Format the data below as a JSON list of strings, one string per line, with blank lines omitted.

***** Provided data

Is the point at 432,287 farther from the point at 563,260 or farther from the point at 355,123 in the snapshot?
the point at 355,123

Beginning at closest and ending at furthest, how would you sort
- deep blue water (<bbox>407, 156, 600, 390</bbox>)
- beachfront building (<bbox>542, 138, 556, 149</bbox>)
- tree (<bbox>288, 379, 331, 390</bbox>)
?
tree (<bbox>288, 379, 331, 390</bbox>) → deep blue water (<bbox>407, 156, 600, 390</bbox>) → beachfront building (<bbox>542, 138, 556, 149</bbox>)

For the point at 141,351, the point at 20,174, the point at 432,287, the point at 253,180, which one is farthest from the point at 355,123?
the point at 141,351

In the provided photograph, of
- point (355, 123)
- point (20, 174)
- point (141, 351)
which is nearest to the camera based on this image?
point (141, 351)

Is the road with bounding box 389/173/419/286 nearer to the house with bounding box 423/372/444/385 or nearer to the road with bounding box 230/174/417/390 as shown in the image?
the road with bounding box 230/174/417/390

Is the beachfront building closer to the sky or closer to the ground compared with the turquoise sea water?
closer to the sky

**********

▸ Result below:
[
  "Is the point at 432,287 farther from the point at 563,260 or farther from the point at 355,123 in the snapshot?",
  "the point at 355,123",
  "Beginning at closest and ending at furthest, how would you sort",
  "- deep blue water (<bbox>407, 156, 600, 390</bbox>)",
  "- beachfront building (<bbox>542, 138, 556, 149</bbox>)",
  "- tree (<bbox>288, 379, 331, 390</bbox>)",
  "?",
  "tree (<bbox>288, 379, 331, 390</bbox>) → deep blue water (<bbox>407, 156, 600, 390</bbox>) → beachfront building (<bbox>542, 138, 556, 149</bbox>)",
  "For the point at 141,351, the point at 20,174, the point at 432,287, the point at 253,180, which one is farthest from the point at 355,123?",
  "the point at 141,351",
  "In the provided photograph, of",
  "- point (355, 123)",
  "- point (20, 174)",
  "- point (141, 351)",
  "which is nearest to the camera based on this image?",
  "point (141, 351)",
  "Is the road with bounding box 389/173/419/286 nearer to the house with bounding box 423/372/444/385 or nearer to the road with bounding box 230/174/417/390 as shown in the image?",
  "the road with bounding box 230/174/417/390",
  "Is the beachfront building closer to the sky or closer to the ground compared with the turquoise sea water?",
  "closer to the sky"
]